Excerto do documento »
⟨
E de repente dou por mim a pensar que o verde já está mais vivo, reparo nalgumas flores que desabrocham, coisa que já me havia esquecido de reparar por entre estas altas pedras de cimento plantadas a estreitar as ruas que nos escondem outras realidades.
Reparo noutros pormenores mais adiante, ah! que engraçado os passarinhos a esvoaçar à minha frente. Mas isso já não existia por estas bandas?
Devia haver, eu é que andava distraído com outras sensações, preenchido com as realidades citadinas, afinal já me tornei há muito um “hurbanoide”. Teso mas a crer-me parecer que quando chego à terra me olham como se fosse alguém importante, lá da cidade.
Mas a realidade do corona tudo fará mudar e de que forma, se ainda mal está a começar e já me põe a ver o mundo diferente. Tão diferente que dou por mim a reparar em realidades que já me escapavam.
Chego ao trabalho, mais um alerta, pássaros à porta. O silêncio das ruas ainda está a começar e já vejo o à-vontade das aves. A pavonearem-se à minha frente como que sem medo e querer demonstrar que agora todos os espaços abertos já são seus.
Fiquei impressionado. Como é que em dois ou três dias o mundo muda assim tão de repente?
Que panaceia este Covid para os bichos. Será que de repente vai começar a aparecer a bicharada pelas ruas sem pedir licença ao homem, sem ter que fugir e com toda esta espontaneidade! Parece.
⟩
Por favor, escreva a continuação do excerto sobre as aves e as flores que regressam às ruas no início da pandemia, começando logo a seguir a «Parece.».

Dados fornecidos »
⟨
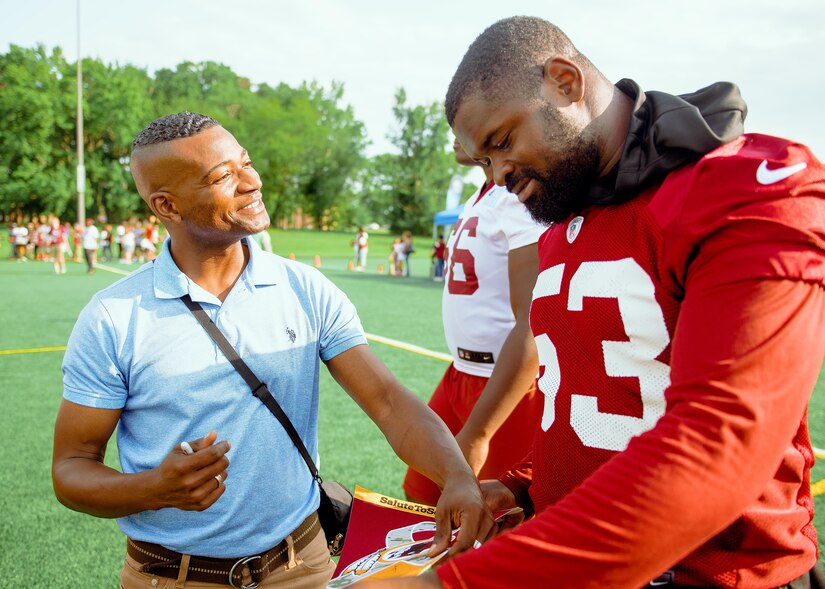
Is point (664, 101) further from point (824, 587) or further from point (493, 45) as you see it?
point (824, 587)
⟩
Resposta escrita »
Vamos lá ao trabalho, que é dia de começar a nossa luta contra o mal. Contra inimigo sem rosto, o assassino que nos está a confinar a quatro paredes, sem tréguas, que nos rouba a alegria, os afectos, os beijos os abraços.
Metemo-nos no carro e lá vamos nós enfrentar os inimigos do inimigo, ou melhor, os espertos, os teimosos, os displicentes ou incautos, ou que seja até apenas os desleixados e porque não os distraídos ou mesmo os necessitados.
É preciso ir para a rua espalhar a palavra, mesmo que seja só pela nossa presença quando ela ainda se impõe, ainda que só pelo respeito nalguma educação que nos resta.
A ordem é descrita:
-Vão para as zonas mais movimentadas e parem junto a estabelecimentos mais frequentados e vão impondo a lei pela palavra, que o povo é calmo e sereno.
Começam a notar-se os pequenos passeios matinais ou higiénicos, a que alguns não conseguem resistir, ou até outros adoram transgredir, nem que seja para medir o pulso às autoridades.
Passeia-se o cão, vai-se à farmácia, veste-se o fato de treino e é desta que lhe damos o uso certo, num “jogging” há tanto adiado.
-Vou comprar pão e assim tomo o meu habitual café matinal lá fora.
E tantas outras coisas, como açambarcamentos depois de longas filas no supermercado, mas tudo bem.
É interessante ver a psicologia do medo.
Passa a hora do almoço, vamos a mais uma ronda, ver como a populaça se comporta com a nova realidade.
Uma esplanada aberta como se nada estivesse proibido e toda a gente como lagartos ao sol ali se “esperneiam”, como se nada fosse, não tivessem acabado afinal os futebóis.
Para-se o Carro Patrulha, a ver se se espantam e ganham vergonha.
Alguns de uma forma acabrunhada lá se vão pondo a andar depois de um olhar incisivo da Polícia como que a avisar que as leis são para cumprir.
Espreita-se lá para dentro, lá estão uns quantos ancorados no balcão, vêem as noticias que podiam ver em casa, espalham mais uns vírus da boca pra fora e «tásse bem».
Entra-se em acção e explica-se as novas leis da República.
-Ah! eu tenho serviço de “take away” e tenho aqui os clientes à espera.
E andamos nisto, qual cornona qual quê!
Mais umas voltas para novas paragens.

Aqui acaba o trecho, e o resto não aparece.